Kur'an-ı Kerim bu hatırlatmadan yüz çevirenlere suçlular adını vermekte ve onları kıyamet günündeki bir sahnede canlandırmaktadır. Bu suçlular, yolcuların kendi yüklerini taşımaları gibi ağır günah yüklerini taşımaktadırlar. Aman Allah'ım! Ne kötü bir yüktür bu! Mahşer gününde toplanma amacı ile Sur a üfürüldüğünde bu suçlular, üzüntü ve kederden yüzleri mosmor kesilmiş bir halde toplanırlar. Aralarında gizli gizli konuşurlar. Korku, ürkeklik ve mahşer alanım kuşatan dehşet dolu atmosferi sebebiyle seslerini yükseltemezler. Ve onlar yeryüzünde geçirdikleri günleri tahmin ediyorlar. Artık dünya hayatı onların gözünde basitleşmiş ve geçirdikleri günler hayallerinde oldukça silinmiştir. Onlar bu hayatı, birkaç günden öte bir şey olarak değerlendirmiyorlar artık. "Siz dünyada sadece on gün kaldınız. Onların daha akıllı olanları ve daha sağlıklı görüş sahipleri ise onun çok daha kısa olduğunu öne sürüyor. "Siz dünyada sadece bir gün kaldınız." İşte bu şekilde yeryüzünde yaşadıkları koca ömürleri bir anda siliniyor, gözlerinde eriyip gidiyor. Hayatın mutlulukları ve üzüntüleri bir anda basite iniyor. Bütün bunlar hem zaman, hem de değer açısından gayet küçülüyor. Her türlü zevk ve imkânla donatılmış alsa dahi, on günün ne değeri olabilir? Her bir dakikası ve her bir saniyesi mutluluk ve sevinç dolu olsa dahi bir gecenin ne değeri olabilir? Sonsuza dek uzanıp giden bir hayatın yanında bir günün, on günün sözü edilir mi? Mahşerden sonra kendilerini bekleyen ve kesintisiz devam edecek olan bu dönemin yanında, şu kısacık mutlulukların sözü mü edilir?
Sahnenin dehşeti, dağların o gün ne olacağı konusunda sordukları bir soruyla daha bir şiddetlenerek beliriyor. Bu soruya verilen cevap, onların karşı karşıya bulunduğu dehşetin derecesini,bütün açıklığıyla ortaya koyuyor.

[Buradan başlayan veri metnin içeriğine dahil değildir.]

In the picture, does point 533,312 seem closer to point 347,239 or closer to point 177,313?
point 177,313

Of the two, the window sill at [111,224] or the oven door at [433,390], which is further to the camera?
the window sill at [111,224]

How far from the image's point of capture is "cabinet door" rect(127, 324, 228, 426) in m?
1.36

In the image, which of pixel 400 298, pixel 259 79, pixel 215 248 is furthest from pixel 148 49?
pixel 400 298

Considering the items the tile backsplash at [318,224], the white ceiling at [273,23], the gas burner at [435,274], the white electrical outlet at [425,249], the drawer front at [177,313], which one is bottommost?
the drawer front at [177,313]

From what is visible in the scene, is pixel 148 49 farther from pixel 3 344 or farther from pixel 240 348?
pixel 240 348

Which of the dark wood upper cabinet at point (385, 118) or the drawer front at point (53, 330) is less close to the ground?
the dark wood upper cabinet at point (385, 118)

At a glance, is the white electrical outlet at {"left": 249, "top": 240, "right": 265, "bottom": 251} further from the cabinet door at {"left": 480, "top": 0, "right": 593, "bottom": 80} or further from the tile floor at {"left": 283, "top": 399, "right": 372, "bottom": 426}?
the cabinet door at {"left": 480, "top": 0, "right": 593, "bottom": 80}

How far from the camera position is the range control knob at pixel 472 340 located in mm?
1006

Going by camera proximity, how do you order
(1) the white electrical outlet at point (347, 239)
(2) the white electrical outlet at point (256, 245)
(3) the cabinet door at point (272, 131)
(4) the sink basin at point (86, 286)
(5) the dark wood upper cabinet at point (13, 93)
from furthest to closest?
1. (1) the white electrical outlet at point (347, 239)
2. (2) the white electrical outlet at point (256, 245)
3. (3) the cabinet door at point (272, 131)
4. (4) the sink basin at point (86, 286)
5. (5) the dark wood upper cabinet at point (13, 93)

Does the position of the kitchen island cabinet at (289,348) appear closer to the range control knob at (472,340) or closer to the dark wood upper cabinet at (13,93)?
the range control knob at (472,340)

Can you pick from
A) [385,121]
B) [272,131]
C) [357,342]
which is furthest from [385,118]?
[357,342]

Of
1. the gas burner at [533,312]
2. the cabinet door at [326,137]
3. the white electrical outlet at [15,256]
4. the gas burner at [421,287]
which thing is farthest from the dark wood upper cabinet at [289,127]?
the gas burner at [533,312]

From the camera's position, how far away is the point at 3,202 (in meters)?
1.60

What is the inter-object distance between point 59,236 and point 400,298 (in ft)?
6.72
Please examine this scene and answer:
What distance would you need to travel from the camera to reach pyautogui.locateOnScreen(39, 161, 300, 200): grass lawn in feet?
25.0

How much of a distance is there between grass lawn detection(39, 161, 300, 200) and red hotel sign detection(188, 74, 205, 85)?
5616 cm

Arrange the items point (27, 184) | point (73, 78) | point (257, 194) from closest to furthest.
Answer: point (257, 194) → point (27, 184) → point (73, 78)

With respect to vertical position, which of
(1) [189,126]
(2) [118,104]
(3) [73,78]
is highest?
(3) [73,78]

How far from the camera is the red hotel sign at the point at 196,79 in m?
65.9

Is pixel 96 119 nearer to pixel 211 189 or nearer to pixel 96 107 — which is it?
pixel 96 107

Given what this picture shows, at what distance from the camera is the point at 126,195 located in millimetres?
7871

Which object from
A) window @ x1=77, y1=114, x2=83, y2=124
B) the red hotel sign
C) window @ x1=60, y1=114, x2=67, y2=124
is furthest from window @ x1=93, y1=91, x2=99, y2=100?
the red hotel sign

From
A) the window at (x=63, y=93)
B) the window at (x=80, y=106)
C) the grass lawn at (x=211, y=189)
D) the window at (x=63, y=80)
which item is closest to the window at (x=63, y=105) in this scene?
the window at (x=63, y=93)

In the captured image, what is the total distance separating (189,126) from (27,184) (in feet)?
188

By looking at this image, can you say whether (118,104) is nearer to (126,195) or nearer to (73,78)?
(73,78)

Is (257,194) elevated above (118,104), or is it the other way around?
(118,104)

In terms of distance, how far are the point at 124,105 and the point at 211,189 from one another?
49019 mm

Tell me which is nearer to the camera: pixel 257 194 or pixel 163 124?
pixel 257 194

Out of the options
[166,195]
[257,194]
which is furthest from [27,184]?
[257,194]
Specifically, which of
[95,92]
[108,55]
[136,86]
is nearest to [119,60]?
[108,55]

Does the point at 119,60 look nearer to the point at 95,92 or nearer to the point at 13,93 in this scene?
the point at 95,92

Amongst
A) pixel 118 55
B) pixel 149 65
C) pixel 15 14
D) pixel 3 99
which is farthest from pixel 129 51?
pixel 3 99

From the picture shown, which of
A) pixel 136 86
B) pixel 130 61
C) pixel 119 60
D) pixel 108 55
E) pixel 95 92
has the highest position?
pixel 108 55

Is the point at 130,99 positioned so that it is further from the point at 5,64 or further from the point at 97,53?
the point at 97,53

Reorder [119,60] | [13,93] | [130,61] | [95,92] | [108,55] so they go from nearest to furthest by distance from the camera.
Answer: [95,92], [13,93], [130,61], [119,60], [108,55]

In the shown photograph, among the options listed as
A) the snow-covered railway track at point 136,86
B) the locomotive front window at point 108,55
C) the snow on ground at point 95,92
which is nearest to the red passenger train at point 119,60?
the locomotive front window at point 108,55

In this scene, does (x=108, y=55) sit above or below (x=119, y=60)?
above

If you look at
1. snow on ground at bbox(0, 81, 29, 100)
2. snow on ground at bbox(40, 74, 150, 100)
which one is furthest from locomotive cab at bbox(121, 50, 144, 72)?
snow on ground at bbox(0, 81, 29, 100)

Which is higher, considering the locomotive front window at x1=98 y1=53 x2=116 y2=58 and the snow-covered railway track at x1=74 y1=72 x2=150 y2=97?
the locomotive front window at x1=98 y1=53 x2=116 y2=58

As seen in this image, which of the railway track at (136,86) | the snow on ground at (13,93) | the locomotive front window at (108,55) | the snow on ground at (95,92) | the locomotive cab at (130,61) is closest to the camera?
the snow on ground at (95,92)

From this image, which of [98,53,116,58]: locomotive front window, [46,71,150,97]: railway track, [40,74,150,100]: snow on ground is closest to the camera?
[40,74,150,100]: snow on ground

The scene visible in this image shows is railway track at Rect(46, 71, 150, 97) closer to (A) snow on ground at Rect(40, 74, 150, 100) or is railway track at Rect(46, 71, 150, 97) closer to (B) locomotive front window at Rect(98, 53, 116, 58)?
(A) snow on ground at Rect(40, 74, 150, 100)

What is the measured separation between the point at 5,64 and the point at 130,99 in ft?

105- Ey Muhammed, sana dağlara ilişkin soru sorarlar. De ki; Rabb'im onları ufalayıp havada savurur.


106- Yerlerini dümdüz ve çırılçıplak bir alana dönüştürür.


107- O alanda hiçbir engebe, hiçbir tümsek göremezsin.


108- O gün insanlar, hiç sağa-sola sapmaksızın, kendilerini toplamaya çağıran görevlinin adımlarını izlerler. Rahmeti bol olan Allah'ın korkusu ile tüm sesler kısılmıştır. Bu yüzden fısıltıdan başka bir şey duyamazsın.


109- O gün rahmeti bol olan Allah'ın izin verdikleri ve sözünden hoşlandıkları dışında hiç kimsenin aracılığı, şefaati işe yaramaz.


110- Allah, insanların geçmişlerini ve geleceklerini tümü ile bilir,


fakat insanların bilgisi O'nu kuşatamaz.


111- O gün bütün yüzler, diri ve tüm varlıkları gözetip yöneten Allah'ın karşısında öne eğiktir. Sırtında zulüm yükü taşıyanlar perişan olmuşlardır.


112- Mü'min oldukları halde iyi ameller işleyenler ne haksızlığa ve ne de ödül kısıntısına uğramaktan korkarlar.